Survivors really want you to measure 100% recovery, not cost. WHY THE FUCK AREN'T YOU DOING THAT?
So no reporting or measurement of 100% recovery, obviously not important to the medical staff or researchers. But vastly important to stroke survivors.
“What's measured, improves.” So said management legend and author Peter F. Drucker
The latest useless stuff here:
Endovascular thrombectomy is cost-saving in patients with acute ischemic stroke with large infarct
- 1Department of Diagnostic and Interventional Neuroradiology, TUM School of Medicine, Technical University Munich, Munich, Germany
- 2Department of Radiology/Neuroradiology, Berufsgenossenschaftliche Unfallklinik, Murnau Am Staffelsee, Germany
- 3Institute for Stroke and Dementia Research (ISD), LMU Munich University Hospital, Munich, Germany
- 4Department of Radiology and Nuclear Medicine, University Medical Centre Mannheim, University of Heidelberg, Mannheim, Germany
- 5Department of Radiology, LMU University Hospital, Munich, Germany
- 6Institute of Neuroradiology, LMU University Hospital, LMU Munich, Munich, Germany
Objective: Endovascular thrombectomy (EVT) is the standard of care for acute large vessel occlusion stroke. Recently, the ANGEL-ASPECT and SELECT 2 trials showed improved outcomes(But did they get 100% recovered? WHY NOT? Survivors would like to know!) in patients with acute ischemic Stroke presenting with large infarcts. The cost-effectiveness of EVT for this subpopulation of stroke patients has only been calculated using data from the previously published RESCUE-Japan LIMIT trial. It is, therefore, limited in its generalizability to an international population. With this study we primarily simulated patient-level costs to analyze the economic potential of EVT for patients with large ischemic stroke from a public health payer perspective based on the recently published data and secondarily identified determinants of cost-effectiveness.
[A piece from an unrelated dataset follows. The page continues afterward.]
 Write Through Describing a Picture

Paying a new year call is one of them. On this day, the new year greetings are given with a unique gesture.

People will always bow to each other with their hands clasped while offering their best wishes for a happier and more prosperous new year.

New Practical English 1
Methods: Costs and outcome of patients treated with EVT or only with the best medical care based on the recent prospective clinical trials ANGEL-ASPECT, SELECT2 and RESCUE-Japan LIMIT. A A Markov model was developed using treamtment outcomes derived from the most recent available literature. Deterministic and probabilistic sensitivity analyses addressed uncertainty.
Results: Endovascular treatment resulted in an incremental gain of 1.32 QALYs per procedure with cost savings of $17,318 per patient. Lifetime costs resulted to be most sensitive to the costs of the endovascular procedure.
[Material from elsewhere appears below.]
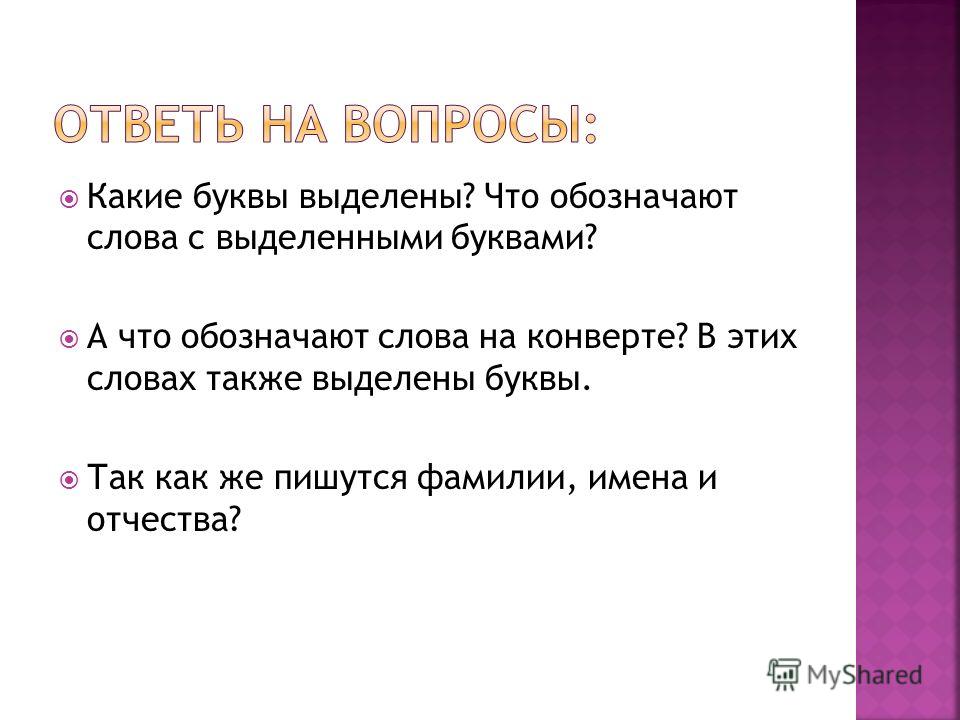 ОТВЕТЬ НА ВОПРОСЫ:

Какие буквы выделены? Что обозначают слова с выделенными буквами?

А что обозначают слова на конверте? В этих словах также выделены буквы.

Так как же пишутся фамилии, имена и отчества?

MyShared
Conclusion: EVT is a cost-saving (i.e., dominant) strategy for patients presenting with large ischemic cores defined by inclusion criteria of the recently published ANGEL-ASPECT, SELECT2, and RESCUE-Japan LIMIT trials in comparison to best medical care in our simulation. Prospective data of individual patients need to be collected to validate these results.